Netflix has produced a new series, called The Crown, about the reign of Elizabeth II. It is beautifully shot and wonderfully acted. The initial series of ten episodes explores the first few years of her tenure and the broad and subtle canvas provides yet more evidence that long-form television is one of the most innovative art forms of the last two decades, generated by the greater competition for viewers from ever more stations and networks.
But what is most impressive about the series is its sustained mediation on an important social idea—that the monarch must recognize that she has two personas—the natural and the political. In the first she can be an individual, but in the second she must follow conventions that lend dignity and stability to the state.
The idea is not itself new. Ernst Kantorowicz’s Two Bodies, one of the greatest books ever about medieval political theory, shows that kingship in the Middle Ages consciously reflected this idea. Monarchy included all sorts of rituals suggesting that political body of the King or Queen was directly connected to the divine and thus provided a source of stability beyond the vicissitudes of ordinary politics. The writers of the Crown seem familiar with this book, because they underscored the transcendent rituals in the coronation of Elizabeth, such as the anointing ceremony.

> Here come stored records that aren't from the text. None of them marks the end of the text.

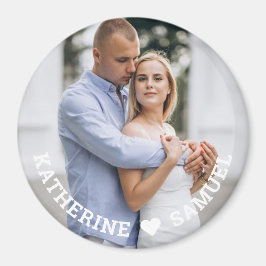 Custom Romantic Couple Photo  with Names & Love Magnet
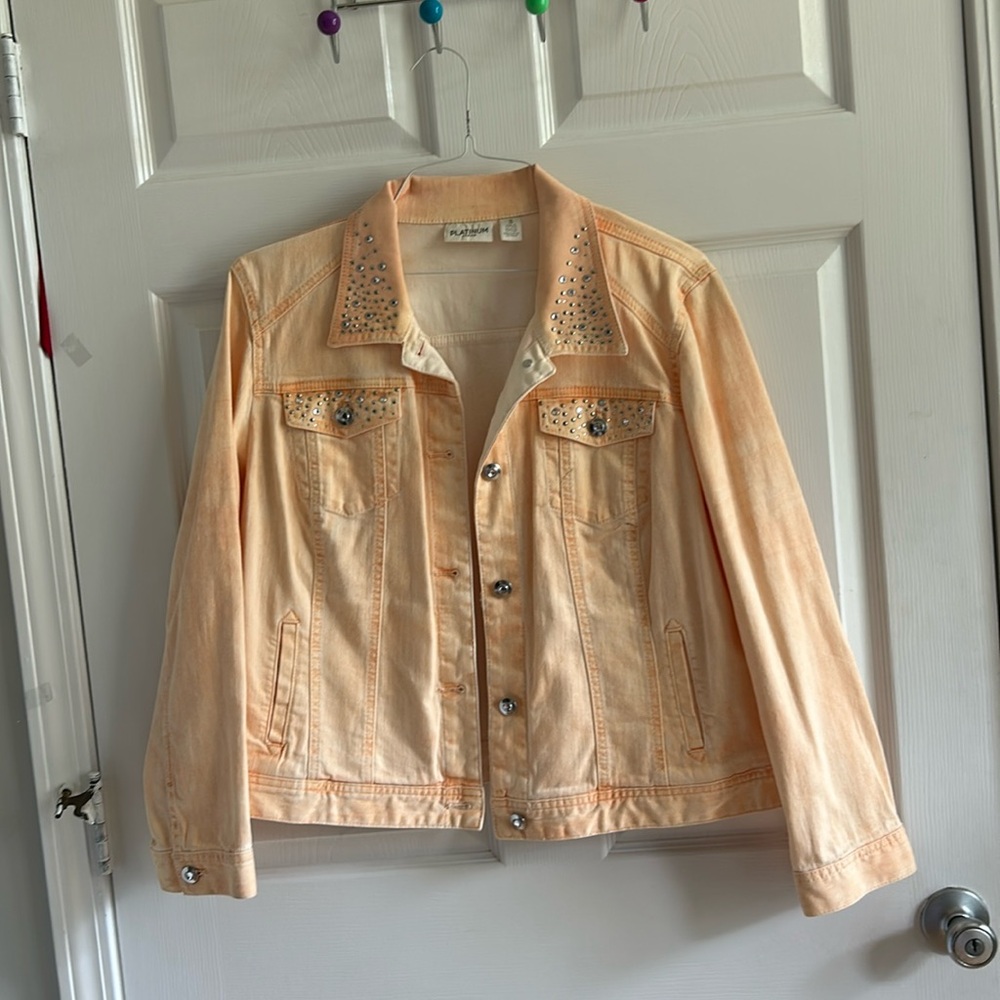 Platinum Chico’s Size 3 peach color jacket with bling blings and silver studs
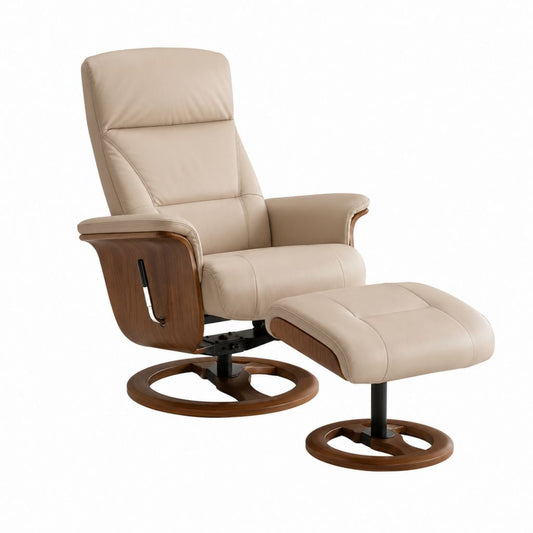 Relaxsessel mit Hocker Beige PU-Kunstleder Walnussoptik 105 x 78 x 85 cm
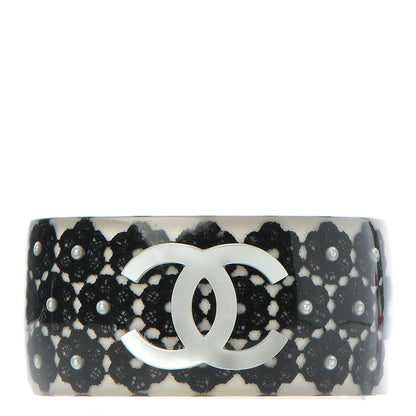 Chanel Resin Lace Pearl CC Cuff Bracelet Black 1 of 6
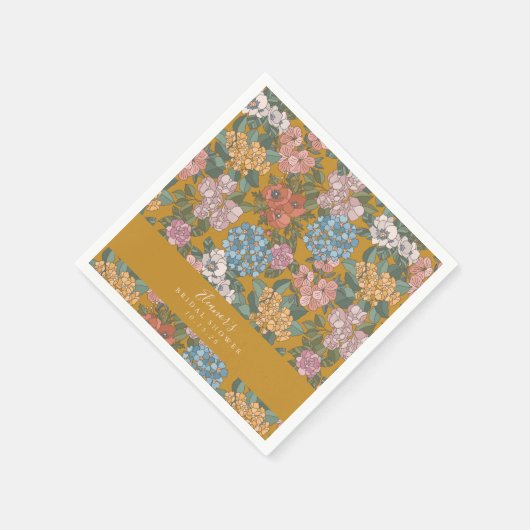 Boho Floral Mustard Yellow Custom Vrijgezellenfees Servet (Hoek)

But while the ideal that body of the sovereign rises above the natural person is not new, The Crown raises the profound political question of whether it can survive in age devoted to individual authenticity and democratic equality. Moreover, the transparency of modern media lets in too much daylight on the magic, making is hard to keep the personal and political separate. In the series Elizabeth does her best to comply with traditional conventions that make her seem stuffy, boring and indeed a bit empty, because emptiness allows the people to read into her what they want to see. In contrast, her sister Princess Margaret, standing in for Elizabeth during the latter’s Commonwealth tour, insists on her individuality and makes amusing but irreverent and politically incautious comments that the media trumpets to the world. And in the background of the narrative lurks the Duke of Windsor who gave up his role for the woman he wanted. Nothing can better symbolize the triumph of the personal over the political body than the abdication.
It might be thought that underlying theme of the series is anachronistic, because the monarchy is shadow of what it once was, and irrelevant to us Americans because we have no monarchy. But that would be wrong, because the President also traditionally has had different persona. He is head of state, party leader, and, of course, a natural person.

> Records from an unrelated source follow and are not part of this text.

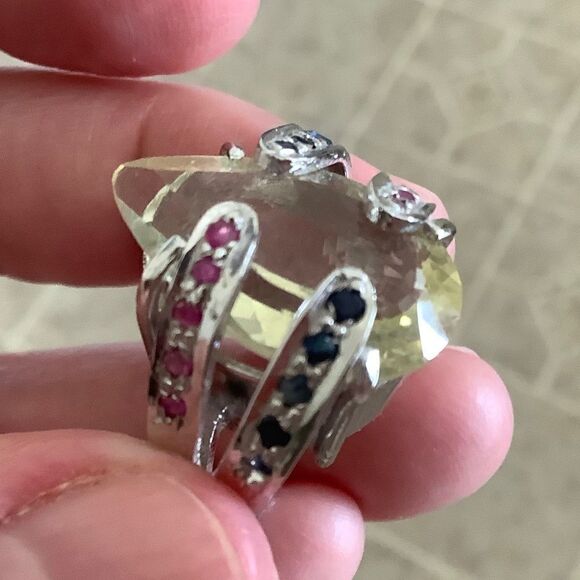 sterling SILVER 925 CITRINE/RUBY/BLUE SAPPHIRE WOMAN RING SIZE US 7.5 - Picture 2 of 13
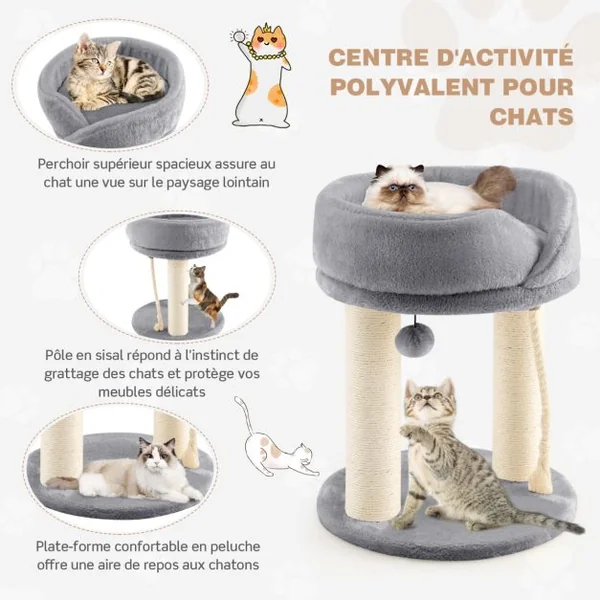 Arbre à Chat Tour d'Arbre Griffoir 2 Plateformes avec Perchoir à Dessus Souple Boule de Fourrure Corde en Sisal Beige/Gris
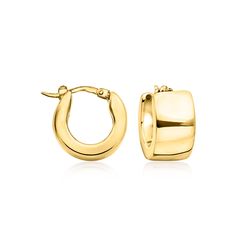 Ross-Simons - Italian 18kt Yellow Gold Huggie Hoop Earrings. 5/8". Here's a bold, chunky style you'll love without feeling weighed down. This Italian pair is crafted in glossy 18kt yellow gold. Polished finish. Hanging length is 5/8". Snap-bar, 18kt yellow gold huggie hoop earrings. Jewelry Presentation, Gold Huggie Hoop Earrings, Huggie Hoop Earrings, Everyday Earrings, Jewelry Inspo, Fine Jewellery Earrings, Jewelry Earrings Hoops, Gold Gold, Contemporary Style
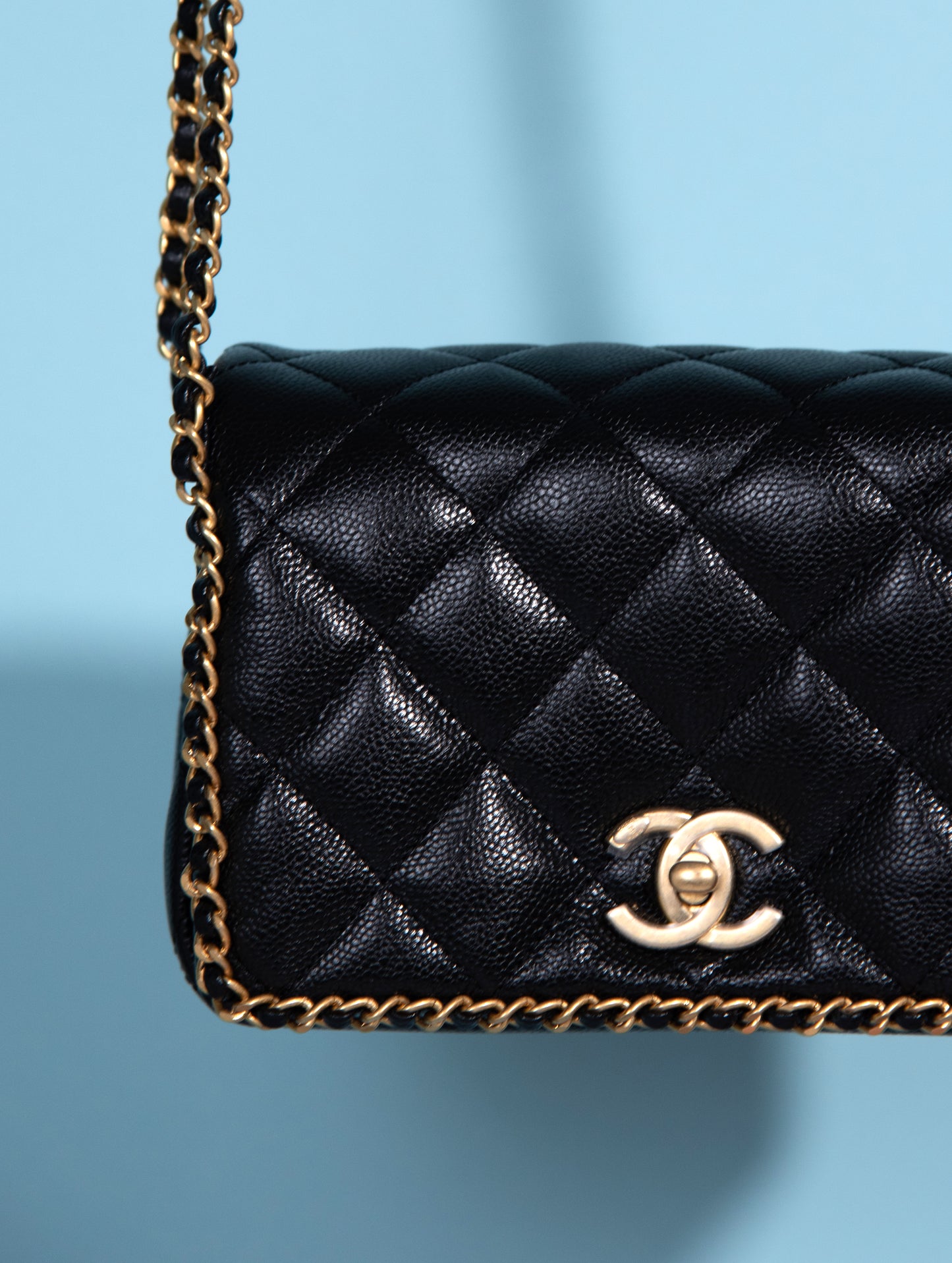 Chanel Crossbody Black Caviar Bag w/ Gold Chain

And we too have rituals too that emphasize that the President’s separate specialness as head of state transcends his partisan and natural persona. These rituals include the famous and unique title, Mr. President, the constitutional oath that only the President takes, and our solemn counterpart to the coronation–the inauguration. And this separation has functioned for the good of the republic in much the same way as it does for the good of a kingdom At least at a time of crisis, the dignity of the President’s persona as head of state is a source of stability and union beyond partisan divisions and personal frailties.

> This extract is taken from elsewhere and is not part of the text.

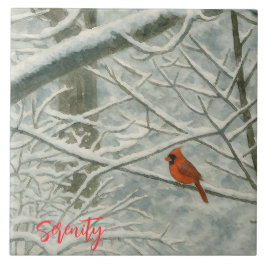 Winter Watercolor Cardinal タイル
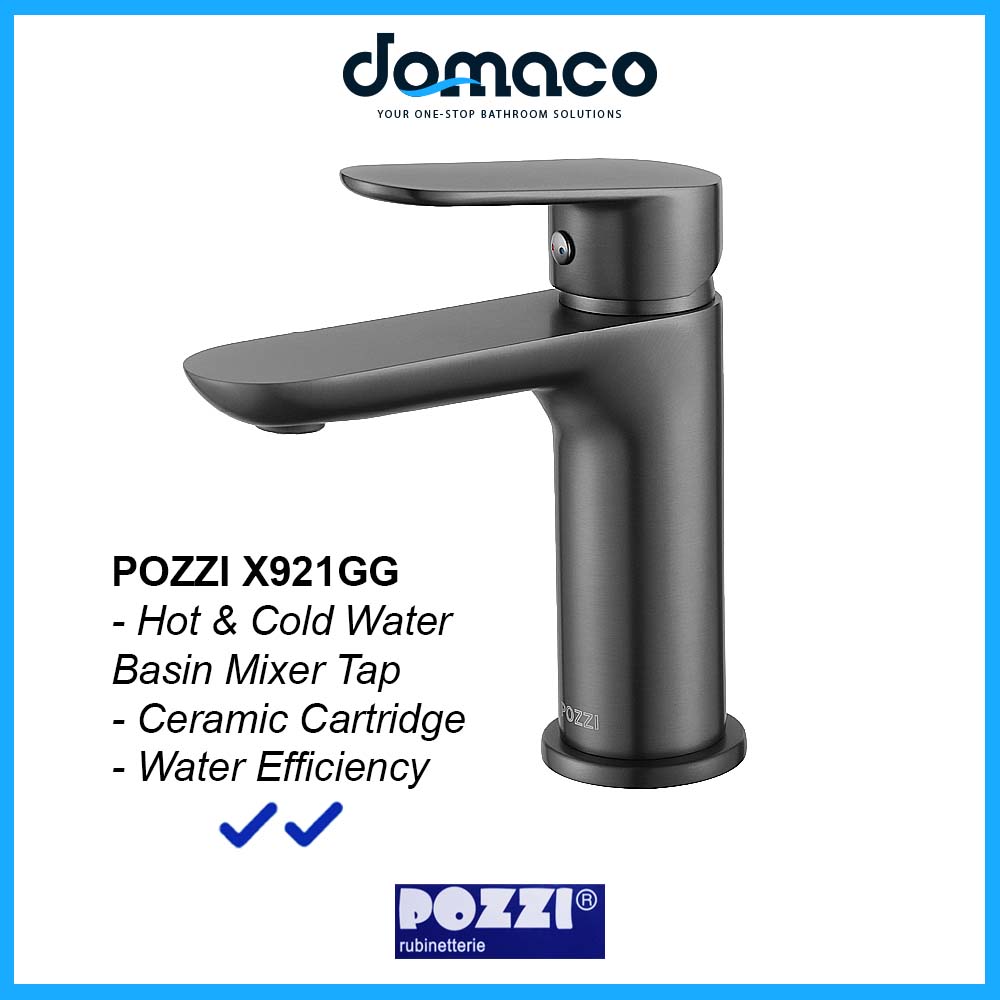 Pozzi X921GG Gun Grey Basin Mixer Tap domaco.com.sg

But some of the very same forces that The Crown describes makes it harder than ever to preserve this separate personas. Even if George Washington returned, he would find it difficult to project the same dignity of office in an age that demands individual authenticity and democratic transparency.
Perhaps we no longer need this ancient bulwark for the state. It might be argued that our stability comes from the great wealth of our society and the high level of mass education. But I am hoping that Friday’s inauguration works a little of usual own magic, causing opponents of the incoming President to recognize his legitimacy and encouraging that President to act with the dignity that is essential to his unique persona.